Exercise: Can you copy every one of the entries below word for word, leaving out the pictures?

Supplied data:
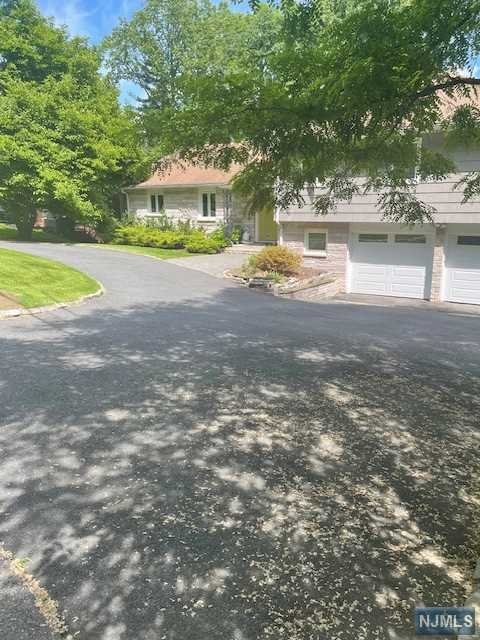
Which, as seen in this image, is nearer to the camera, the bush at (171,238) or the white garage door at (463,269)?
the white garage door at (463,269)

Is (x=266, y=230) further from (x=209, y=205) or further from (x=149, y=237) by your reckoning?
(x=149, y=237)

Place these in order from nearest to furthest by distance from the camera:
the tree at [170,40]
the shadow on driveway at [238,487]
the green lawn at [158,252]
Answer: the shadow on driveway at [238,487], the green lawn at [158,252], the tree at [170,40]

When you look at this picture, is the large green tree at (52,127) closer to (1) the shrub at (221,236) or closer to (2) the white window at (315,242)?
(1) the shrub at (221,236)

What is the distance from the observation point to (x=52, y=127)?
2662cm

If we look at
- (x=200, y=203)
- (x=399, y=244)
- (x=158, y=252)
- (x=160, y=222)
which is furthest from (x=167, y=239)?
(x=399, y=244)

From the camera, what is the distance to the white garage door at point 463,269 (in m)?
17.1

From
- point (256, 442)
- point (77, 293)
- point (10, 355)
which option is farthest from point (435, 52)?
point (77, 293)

Final answer:
Which, as seen in this image, is nearer to the camera, the bush at (171,238) or the white garage door at (463,269)?
the white garage door at (463,269)

Is (x=266, y=230) further from (x=209, y=205) or further from (x=149, y=237) by your reckoning?
(x=149, y=237)

Place these in order from nearest to furthest by distance from the camera:
the tree at [170,40]
the shadow on driveway at [238,487]
the green lawn at [158,252]
Answer: the shadow on driveway at [238,487], the green lawn at [158,252], the tree at [170,40]

When you look at this picture, is the large green tree at (52,127) closer to (1) the shrub at (221,236) or closer to (2) the white window at (315,242)?
(1) the shrub at (221,236)

What is the distance from the observation point to (x=52, y=127)?
2662cm

If we look at
- (x=200, y=203)
- (x=399, y=244)
- (x=158, y=252)
- (x=160, y=222)
which is furthest from (x=167, y=239)?
(x=399, y=244)

From the camera, what is the distance to the white garage door at point 463,269 (in m)?
17.1

From
- point (256, 442)
- point (77, 293)
- point (10, 355)
which option is farthest from point (435, 52)?
point (77, 293)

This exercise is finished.